In contrast to the analyses for PCS, the associations between MCS and objective health did not vary by age, and controlling for objective health did not further strengthen the slightly positive association between MCS and age. As noted in the introduction, variables beyond chronological age — including self-regulation, perceived control, social comparison, and social integration — may potentially affect the association between objective health and MCS, and should be explored in future research.

Limitations

Our results need to be interpreted within the context of the study limitations. First, the cross-sectional nature of the study did not allow us to investigate longitudinal shifts in the associations among age and subjective HRQoL. Second, we were unable to determine if the observed age pattern was a result of cohort effects or a genuine representation of the aging effect. A longitudinal study would provide more insights into the relative role of age and into age-related differences in the effects of functional health on HRQoL, as well as cohort effects in HRQoL. Third, self-reported HRQoL may be subject to various kinds of bias, such as social desirability, that we were unable to evaluate with our dataset. We also acknowledged that self-reported health care and other disease-related data are important variables for HRQoL; however, they were not quite consistent with the insurance records. Thus, we included objective health-related variables as covariates. Fourth, it is worth noting that by focusing on community-dwelling adults a relatively healthier portion of the aging population in Taiwan have been selected. The results may not be generalizable to frailer older adults who are more likely to be institutionalized. Finally, the study was part of a larger cohort study [23], and the research question can be analyzed only within the boundaries of the original study.

Conclusions

Notwithstanding these limitations, to the best of our knowledge, this is the first study with a representative cohort sample that used a well-validated measure of HRQoL to assess age differences in subjective well-being and to examine age-related shifts in the association between objective health and HRQoL, thus obtaining evidence for the paradox of aging in East Asia.

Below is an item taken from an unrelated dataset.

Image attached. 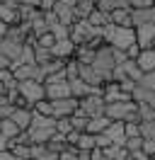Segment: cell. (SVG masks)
I'll use <instances>...</instances> for the list:
<instances>
[{"label":"cell","mask_w":155,"mask_h":160,"mask_svg":"<svg viewBox=\"0 0 155 160\" xmlns=\"http://www.w3.org/2000/svg\"><path fill=\"white\" fill-rule=\"evenodd\" d=\"M92 68L104 78V85L107 82H114V68H116V49L112 44H102L95 53V61H92Z\"/></svg>","instance_id":"obj_1"},{"label":"cell","mask_w":155,"mask_h":160,"mask_svg":"<svg viewBox=\"0 0 155 160\" xmlns=\"http://www.w3.org/2000/svg\"><path fill=\"white\" fill-rule=\"evenodd\" d=\"M104 39H107V44H112L114 49L126 51L131 44L138 41V37H136L133 27H119V24H114V22H109V24L104 27Z\"/></svg>","instance_id":"obj_2"},{"label":"cell","mask_w":155,"mask_h":160,"mask_svg":"<svg viewBox=\"0 0 155 160\" xmlns=\"http://www.w3.org/2000/svg\"><path fill=\"white\" fill-rule=\"evenodd\" d=\"M56 133H58L56 131V119H53V117H41L39 112H34V119H32V126H29L32 143H48Z\"/></svg>","instance_id":"obj_3"},{"label":"cell","mask_w":155,"mask_h":160,"mask_svg":"<svg viewBox=\"0 0 155 160\" xmlns=\"http://www.w3.org/2000/svg\"><path fill=\"white\" fill-rule=\"evenodd\" d=\"M104 114L112 121H138L141 124V117H138V102H112L107 104Z\"/></svg>","instance_id":"obj_4"},{"label":"cell","mask_w":155,"mask_h":160,"mask_svg":"<svg viewBox=\"0 0 155 160\" xmlns=\"http://www.w3.org/2000/svg\"><path fill=\"white\" fill-rule=\"evenodd\" d=\"M24 46H27V41H22V39H12V37H2V39H0V53H5V56L12 61V68L19 66L22 53H24Z\"/></svg>","instance_id":"obj_5"},{"label":"cell","mask_w":155,"mask_h":160,"mask_svg":"<svg viewBox=\"0 0 155 160\" xmlns=\"http://www.w3.org/2000/svg\"><path fill=\"white\" fill-rule=\"evenodd\" d=\"M17 90L22 97H27L29 102H32V107L37 104V102L46 100V85L44 82H37V80H22L17 85Z\"/></svg>","instance_id":"obj_6"},{"label":"cell","mask_w":155,"mask_h":160,"mask_svg":"<svg viewBox=\"0 0 155 160\" xmlns=\"http://www.w3.org/2000/svg\"><path fill=\"white\" fill-rule=\"evenodd\" d=\"M51 104H53V119H66V117L75 114V109L80 107V100L63 97V100H51Z\"/></svg>","instance_id":"obj_7"},{"label":"cell","mask_w":155,"mask_h":160,"mask_svg":"<svg viewBox=\"0 0 155 160\" xmlns=\"http://www.w3.org/2000/svg\"><path fill=\"white\" fill-rule=\"evenodd\" d=\"M80 107L92 117H104V109H107V102H104V95H87L80 100Z\"/></svg>","instance_id":"obj_8"},{"label":"cell","mask_w":155,"mask_h":160,"mask_svg":"<svg viewBox=\"0 0 155 160\" xmlns=\"http://www.w3.org/2000/svg\"><path fill=\"white\" fill-rule=\"evenodd\" d=\"M131 17H133V29L143 27V24H155V5H150V8H133Z\"/></svg>","instance_id":"obj_9"},{"label":"cell","mask_w":155,"mask_h":160,"mask_svg":"<svg viewBox=\"0 0 155 160\" xmlns=\"http://www.w3.org/2000/svg\"><path fill=\"white\" fill-rule=\"evenodd\" d=\"M104 133L112 138L114 146H126V141H128V136H126V121H112Z\"/></svg>","instance_id":"obj_10"},{"label":"cell","mask_w":155,"mask_h":160,"mask_svg":"<svg viewBox=\"0 0 155 160\" xmlns=\"http://www.w3.org/2000/svg\"><path fill=\"white\" fill-rule=\"evenodd\" d=\"M63 97H73L70 92V82L61 80V82H51L46 85V100H63Z\"/></svg>","instance_id":"obj_11"},{"label":"cell","mask_w":155,"mask_h":160,"mask_svg":"<svg viewBox=\"0 0 155 160\" xmlns=\"http://www.w3.org/2000/svg\"><path fill=\"white\" fill-rule=\"evenodd\" d=\"M53 12H56V17H58V22L61 24H68V27H73L78 22V17H75V8H70V5H63L61 0H58L56 5H53Z\"/></svg>","instance_id":"obj_12"},{"label":"cell","mask_w":155,"mask_h":160,"mask_svg":"<svg viewBox=\"0 0 155 160\" xmlns=\"http://www.w3.org/2000/svg\"><path fill=\"white\" fill-rule=\"evenodd\" d=\"M75 44L70 39H61V41H56L53 44V49H51V53H53V58H63V61H68V58H73L75 56Z\"/></svg>","instance_id":"obj_13"},{"label":"cell","mask_w":155,"mask_h":160,"mask_svg":"<svg viewBox=\"0 0 155 160\" xmlns=\"http://www.w3.org/2000/svg\"><path fill=\"white\" fill-rule=\"evenodd\" d=\"M80 80H85L90 88H104V78L92 66H85V63H80Z\"/></svg>","instance_id":"obj_14"},{"label":"cell","mask_w":155,"mask_h":160,"mask_svg":"<svg viewBox=\"0 0 155 160\" xmlns=\"http://www.w3.org/2000/svg\"><path fill=\"white\" fill-rule=\"evenodd\" d=\"M136 37H138V44L141 49H153L155 46V24H143L136 29Z\"/></svg>","instance_id":"obj_15"},{"label":"cell","mask_w":155,"mask_h":160,"mask_svg":"<svg viewBox=\"0 0 155 160\" xmlns=\"http://www.w3.org/2000/svg\"><path fill=\"white\" fill-rule=\"evenodd\" d=\"M136 63L141 66L143 73H153V70H155V46H153V49H143V51H141V56L136 58Z\"/></svg>","instance_id":"obj_16"},{"label":"cell","mask_w":155,"mask_h":160,"mask_svg":"<svg viewBox=\"0 0 155 160\" xmlns=\"http://www.w3.org/2000/svg\"><path fill=\"white\" fill-rule=\"evenodd\" d=\"M97 10L112 15L114 10H133V8H131L128 0H99V2H97Z\"/></svg>","instance_id":"obj_17"},{"label":"cell","mask_w":155,"mask_h":160,"mask_svg":"<svg viewBox=\"0 0 155 160\" xmlns=\"http://www.w3.org/2000/svg\"><path fill=\"white\" fill-rule=\"evenodd\" d=\"M10 119L15 121V124H17L22 131H29L32 119H34V109H15V114H12Z\"/></svg>","instance_id":"obj_18"},{"label":"cell","mask_w":155,"mask_h":160,"mask_svg":"<svg viewBox=\"0 0 155 160\" xmlns=\"http://www.w3.org/2000/svg\"><path fill=\"white\" fill-rule=\"evenodd\" d=\"M131 97H133V102H138V104H148V107L155 109V90H145L141 85H136V90H133Z\"/></svg>","instance_id":"obj_19"},{"label":"cell","mask_w":155,"mask_h":160,"mask_svg":"<svg viewBox=\"0 0 155 160\" xmlns=\"http://www.w3.org/2000/svg\"><path fill=\"white\" fill-rule=\"evenodd\" d=\"M109 124H112V119L109 117H92L90 119V124H87V133H92V136H97V133H104L107 129H109Z\"/></svg>","instance_id":"obj_20"},{"label":"cell","mask_w":155,"mask_h":160,"mask_svg":"<svg viewBox=\"0 0 155 160\" xmlns=\"http://www.w3.org/2000/svg\"><path fill=\"white\" fill-rule=\"evenodd\" d=\"M70 124H73V129H75V131H87V124H90V114H87L82 107H78L75 114L70 117Z\"/></svg>","instance_id":"obj_21"},{"label":"cell","mask_w":155,"mask_h":160,"mask_svg":"<svg viewBox=\"0 0 155 160\" xmlns=\"http://www.w3.org/2000/svg\"><path fill=\"white\" fill-rule=\"evenodd\" d=\"M95 53H97V49H92V46L82 44V46H78V49H75V58L80 61V63H85V66H92Z\"/></svg>","instance_id":"obj_22"},{"label":"cell","mask_w":155,"mask_h":160,"mask_svg":"<svg viewBox=\"0 0 155 160\" xmlns=\"http://www.w3.org/2000/svg\"><path fill=\"white\" fill-rule=\"evenodd\" d=\"M109 17H112V22H114V24H119V27H133L131 10H114Z\"/></svg>","instance_id":"obj_23"},{"label":"cell","mask_w":155,"mask_h":160,"mask_svg":"<svg viewBox=\"0 0 155 160\" xmlns=\"http://www.w3.org/2000/svg\"><path fill=\"white\" fill-rule=\"evenodd\" d=\"M87 22L92 24V27H107L109 22H112V17H109V12H102V10H92L90 12V17H87Z\"/></svg>","instance_id":"obj_24"},{"label":"cell","mask_w":155,"mask_h":160,"mask_svg":"<svg viewBox=\"0 0 155 160\" xmlns=\"http://www.w3.org/2000/svg\"><path fill=\"white\" fill-rule=\"evenodd\" d=\"M121 68H124V73H126V75H128L131 80H136V82L143 78V70H141V66H138V63H136L133 58H128V61L124 63V66H121Z\"/></svg>","instance_id":"obj_25"},{"label":"cell","mask_w":155,"mask_h":160,"mask_svg":"<svg viewBox=\"0 0 155 160\" xmlns=\"http://www.w3.org/2000/svg\"><path fill=\"white\" fill-rule=\"evenodd\" d=\"M104 158L107 160H126L128 158V150L124 146H109V148H104Z\"/></svg>","instance_id":"obj_26"},{"label":"cell","mask_w":155,"mask_h":160,"mask_svg":"<svg viewBox=\"0 0 155 160\" xmlns=\"http://www.w3.org/2000/svg\"><path fill=\"white\" fill-rule=\"evenodd\" d=\"M0 20L8 22V24H17V22H19L17 8H10V5H2V2H0Z\"/></svg>","instance_id":"obj_27"},{"label":"cell","mask_w":155,"mask_h":160,"mask_svg":"<svg viewBox=\"0 0 155 160\" xmlns=\"http://www.w3.org/2000/svg\"><path fill=\"white\" fill-rule=\"evenodd\" d=\"M0 133H2V136H8V138L12 141L15 136H19V133H22V129H19V126H17V124H15L12 119H2V126H0Z\"/></svg>","instance_id":"obj_28"},{"label":"cell","mask_w":155,"mask_h":160,"mask_svg":"<svg viewBox=\"0 0 155 160\" xmlns=\"http://www.w3.org/2000/svg\"><path fill=\"white\" fill-rule=\"evenodd\" d=\"M34 58H37V66H46L53 61V53L51 49H44V46H34Z\"/></svg>","instance_id":"obj_29"},{"label":"cell","mask_w":155,"mask_h":160,"mask_svg":"<svg viewBox=\"0 0 155 160\" xmlns=\"http://www.w3.org/2000/svg\"><path fill=\"white\" fill-rule=\"evenodd\" d=\"M46 146H48V150H53V153H58V155H61V153H63V150L68 148V141H66V136L56 133V136H53V138L48 141Z\"/></svg>","instance_id":"obj_30"},{"label":"cell","mask_w":155,"mask_h":160,"mask_svg":"<svg viewBox=\"0 0 155 160\" xmlns=\"http://www.w3.org/2000/svg\"><path fill=\"white\" fill-rule=\"evenodd\" d=\"M95 8H97L95 2L82 0V2H78V8H75V17H78V20H87V17H90V12L95 10Z\"/></svg>","instance_id":"obj_31"},{"label":"cell","mask_w":155,"mask_h":160,"mask_svg":"<svg viewBox=\"0 0 155 160\" xmlns=\"http://www.w3.org/2000/svg\"><path fill=\"white\" fill-rule=\"evenodd\" d=\"M78 148L80 150H95L97 148V143H95V136L92 133H80V141H78Z\"/></svg>","instance_id":"obj_32"},{"label":"cell","mask_w":155,"mask_h":160,"mask_svg":"<svg viewBox=\"0 0 155 160\" xmlns=\"http://www.w3.org/2000/svg\"><path fill=\"white\" fill-rule=\"evenodd\" d=\"M51 34L56 37V41H61V39H70V27H68V24H61V22H56V24L51 27Z\"/></svg>","instance_id":"obj_33"},{"label":"cell","mask_w":155,"mask_h":160,"mask_svg":"<svg viewBox=\"0 0 155 160\" xmlns=\"http://www.w3.org/2000/svg\"><path fill=\"white\" fill-rule=\"evenodd\" d=\"M66 75H68V80H73V78H80V61L73 56V58H68V63H66Z\"/></svg>","instance_id":"obj_34"},{"label":"cell","mask_w":155,"mask_h":160,"mask_svg":"<svg viewBox=\"0 0 155 160\" xmlns=\"http://www.w3.org/2000/svg\"><path fill=\"white\" fill-rule=\"evenodd\" d=\"M10 153L15 158H32V146H17V143L10 141Z\"/></svg>","instance_id":"obj_35"},{"label":"cell","mask_w":155,"mask_h":160,"mask_svg":"<svg viewBox=\"0 0 155 160\" xmlns=\"http://www.w3.org/2000/svg\"><path fill=\"white\" fill-rule=\"evenodd\" d=\"M141 136H143L145 141H155V119L141 121Z\"/></svg>","instance_id":"obj_36"},{"label":"cell","mask_w":155,"mask_h":160,"mask_svg":"<svg viewBox=\"0 0 155 160\" xmlns=\"http://www.w3.org/2000/svg\"><path fill=\"white\" fill-rule=\"evenodd\" d=\"M34 112H39L41 117H53V104H51V100H41L34 104Z\"/></svg>","instance_id":"obj_37"},{"label":"cell","mask_w":155,"mask_h":160,"mask_svg":"<svg viewBox=\"0 0 155 160\" xmlns=\"http://www.w3.org/2000/svg\"><path fill=\"white\" fill-rule=\"evenodd\" d=\"M56 131L61 133V136H68V133L73 131V124H70V117H66V119H56Z\"/></svg>","instance_id":"obj_38"},{"label":"cell","mask_w":155,"mask_h":160,"mask_svg":"<svg viewBox=\"0 0 155 160\" xmlns=\"http://www.w3.org/2000/svg\"><path fill=\"white\" fill-rule=\"evenodd\" d=\"M128 153H136V150H141L143 148V136H131V138L126 141V146H124Z\"/></svg>","instance_id":"obj_39"},{"label":"cell","mask_w":155,"mask_h":160,"mask_svg":"<svg viewBox=\"0 0 155 160\" xmlns=\"http://www.w3.org/2000/svg\"><path fill=\"white\" fill-rule=\"evenodd\" d=\"M53 44H56V37H53L51 32L41 34V37L37 39V46H44V49H53Z\"/></svg>","instance_id":"obj_40"},{"label":"cell","mask_w":155,"mask_h":160,"mask_svg":"<svg viewBox=\"0 0 155 160\" xmlns=\"http://www.w3.org/2000/svg\"><path fill=\"white\" fill-rule=\"evenodd\" d=\"M78 153H80L78 146H68V148L61 153V160H78Z\"/></svg>","instance_id":"obj_41"},{"label":"cell","mask_w":155,"mask_h":160,"mask_svg":"<svg viewBox=\"0 0 155 160\" xmlns=\"http://www.w3.org/2000/svg\"><path fill=\"white\" fill-rule=\"evenodd\" d=\"M95 143H97V148H109V146H114V143H112V138H109V136H107V133H97L95 136Z\"/></svg>","instance_id":"obj_42"},{"label":"cell","mask_w":155,"mask_h":160,"mask_svg":"<svg viewBox=\"0 0 155 160\" xmlns=\"http://www.w3.org/2000/svg\"><path fill=\"white\" fill-rule=\"evenodd\" d=\"M126 136H141V124L138 121H126Z\"/></svg>","instance_id":"obj_43"},{"label":"cell","mask_w":155,"mask_h":160,"mask_svg":"<svg viewBox=\"0 0 155 160\" xmlns=\"http://www.w3.org/2000/svg\"><path fill=\"white\" fill-rule=\"evenodd\" d=\"M136 80H131V78H126V80H121L119 82V88H121V92H128V95H133V90H136Z\"/></svg>","instance_id":"obj_44"},{"label":"cell","mask_w":155,"mask_h":160,"mask_svg":"<svg viewBox=\"0 0 155 160\" xmlns=\"http://www.w3.org/2000/svg\"><path fill=\"white\" fill-rule=\"evenodd\" d=\"M15 109H17V107H15V104H2V107H0V119H10V117H12V114H15Z\"/></svg>","instance_id":"obj_45"},{"label":"cell","mask_w":155,"mask_h":160,"mask_svg":"<svg viewBox=\"0 0 155 160\" xmlns=\"http://www.w3.org/2000/svg\"><path fill=\"white\" fill-rule=\"evenodd\" d=\"M141 51H143V49H141V44H138V41H136V44H131V46H128V49H126V56H128V58H138V56H141Z\"/></svg>","instance_id":"obj_46"},{"label":"cell","mask_w":155,"mask_h":160,"mask_svg":"<svg viewBox=\"0 0 155 160\" xmlns=\"http://www.w3.org/2000/svg\"><path fill=\"white\" fill-rule=\"evenodd\" d=\"M80 133H85V131H70V133H68L66 136V141H68V146H78V141H80Z\"/></svg>","instance_id":"obj_47"},{"label":"cell","mask_w":155,"mask_h":160,"mask_svg":"<svg viewBox=\"0 0 155 160\" xmlns=\"http://www.w3.org/2000/svg\"><path fill=\"white\" fill-rule=\"evenodd\" d=\"M141 150H143L145 155H150V158H153V155H155V141H145L143 138V148H141Z\"/></svg>","instance_id":"obj_48"},{"label":"cell","mask_w":155,"mask_h":160,"mask_svg":"<svg viewBox=\"0 0 155 160\" xmlns=\"http://www.w3.org/2000/svg\"><path fill=\"white\" fill-rule=\"evenodd\" d=\"M131 2V8H150L155 5V0H128Z\"/></svg>","instance_id":"obj_49"},{"label":"cell","mask_w":155,"mask_h":160,"mask_svg":"<svg viewBox=\"0 0 155 160\" xmlns=\"http://www.w3.org/2000/svg\"><path fill=\"white\" fill-rule=\"evenodd\" d=\"M0 70H12V61L5 53H0Z\"/></svg>","instance_id":"obj_50"},{"label":"cell","mask_w":155,"mask_h":160,"mask_svg":"<svg viewBox=\"0 0 155 160\" xmlns=\"http://www.w3.org/2000/svg\"><path fill=\"white\" fill-rule=\"evenodd\" d=\"M19 5H29V8H39L41 10V0H19Z\"/></svg>","instance_id":"obj_51"},{"label":"cell","mask_w":155,"mask_h":160,"mask_svg":"<svg viewBox=\"0 0 155 160\" xmlns=\"http://www.w3.org/2000/svg\"><path fill=\"white\" fill-rule=\"evenodd\" d=\"M0 150H10V138L0 133Z\"/></svg>","instance_id":"obj_52"},{"label":"cell","mask_w":155,"mask_h":160,"mask_svg":"<svg viewBox=\"0 0 155 160\" xmlns=\"http://www.w3.org/2000/svg\"><path fill=\"white\" fill-rule=\"evenodd\" d=\"M56 2H58V0H41V10H53Z\"/></svg>","instance_id":"obj_53"},{"label":"cell","mask_w":155,"mask_h":160,"mask_svg":"<svg viewBox=\"0 0 155 160\" xmlns=\"http://www.w3.org/2000/svg\"><path fill=\"white\" fill-rule=\"evenodd\" d=\"M78 160H92V150H80V153H78Z\"/></svg>","instance_id":"obj_54"},{"label":"cell","mask_w":155,"mask_h":160,"mask_svg":"<svg viewBox=\"0 0 155 160\" xmlns=\"http://www.w3.org/2000/svg\"><path fill=\"white\" fill-rule=\"evenodd\" d=\"M133 155V160H150V155H145L143 150H136V153H131Z\"/></svg>","instance_id":"obj_55"},{"label":"cell","mask_w":155,"mask_h":160,"mask_svg":"<svg viewBox=\"0 0 155 160\" xmlns=\"http://www.w3.org/2000/svg\"><path fill=\"white\" fill-rule=\"evenodd\" d=\"M0 160H17L10 150H0Z\"/></svg>","instance_id":"obj_56"},{"label":"cell","mask_w":155,"mask_h":160,"mask_svg":"<svg viewBox=\"0 0 155 160\" xmlns=\"http://www.w3.org/2000/svg\"><path fill=\"white\" fill-rule=\"evenodd\" d=\"M8 29H10V24H8V22H2V20H0V39H2L5 34H8Z\"/></svg>","instance_id":"obj_57"},{"label":"cell","mask_w":155,"mask_h":160,"mask_svg":"<svg viewBox=\"0 0 155 160\" xmlns=\"http://www.w3.org/2000/svg\"><path fill=\"white\" fill-rule=\"evenodd\" d=\"M2 104H8V97H5V95H0V107H2Z\"/></svg>","instance_id":"obj_58"},{"label":"cell","mask_w":155,"mask_h":160,"mask_svg":"<svg viewBox=\"0 0 155 160\" xmlns=\"http://www.w3.org/2000/svg\"><path fill=\"white\" fill-rule=\"evenodd\" d=\"M17 160H34V158H17Z\"/></svg>","instance_id":"obj_59"},{"label":"cell","mask_w":155,"mask_h":160,"mask_svg":"<svg viewBox=\"0 0 155 160\" xmlns=\"http://www.w3.org/2000/svg\"><path fill=\"white\" fill-rule=\"evenodd\" d=\"M90 2H95V5H97V2H99V0H90Z\"/></svg>","instance_id":"obj_60"},{"label":"cell","mask_w":155,"mask_h":160,"mask_svg":"<svg viewBox=\"0 0 155 160\" xmlns=\"http://www.w3.org/2000/svg\"><path fill=\"white\" fill-rule=\"evenodd\" d=\"M150 160H155V155H153V158H150Z\"/></svg>","instance_id":"obj_61"},{"label":"cell","mask_w":155,"mask_h":160,"mask_svg":"<svg viewBox=\"0 0 155 160\" xmlns=\"http://www.w3.org/2000/svg\"><path fill=\"white\" fill-rule=\"evenodd\" d=\"M153 75H155V70H153Z\"/></svg>","instance_id":"obj_62"}]
</instances>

Although our results may not be directly comparable to those of other well-established studies in the West (e.g., the ELSA, the Berlin Aging Study, the Veterans Affairs Normative Aging Study, the World Gallup Poll, the US General Social Survey, the British Household panel, Eurobarometer, and the National Health and Nutrition Examination Surveys), considering the differences in sample characteristics (age groups and health status), and measures (assessing happiness, positive or negative effect, and life satisfaction), our results showed similar conclusions that are complementary to these studies: The third age can be a period with high subjective quality of life.

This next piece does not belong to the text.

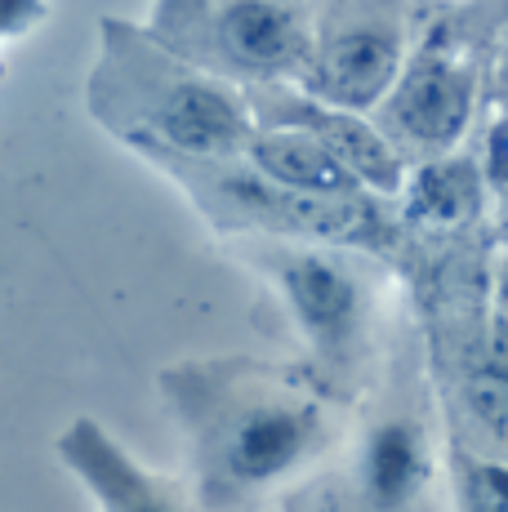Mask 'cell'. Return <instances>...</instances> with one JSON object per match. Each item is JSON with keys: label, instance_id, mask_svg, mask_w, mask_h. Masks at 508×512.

Furthermore, these results are consistent with the aforementioned theoretical frameworks, suggesting mechanisms that allow for the preservation of HRQoL, especially MCS, in spite of objective health detriments among older adults. Future studies should systematically evaluate specific psychosocial variables implicated by these theories (e.g., time perspective, perceived control, social comparison, and interpersonal embeddedness) [1, 6, 8, 9, 39, 47] to examine their relative contributions to the observed age patterns. In the long run, a better understanding of these variables could be leveraged to promote continued HRQoL even among those individuals who face considerable functional health threats in their later years.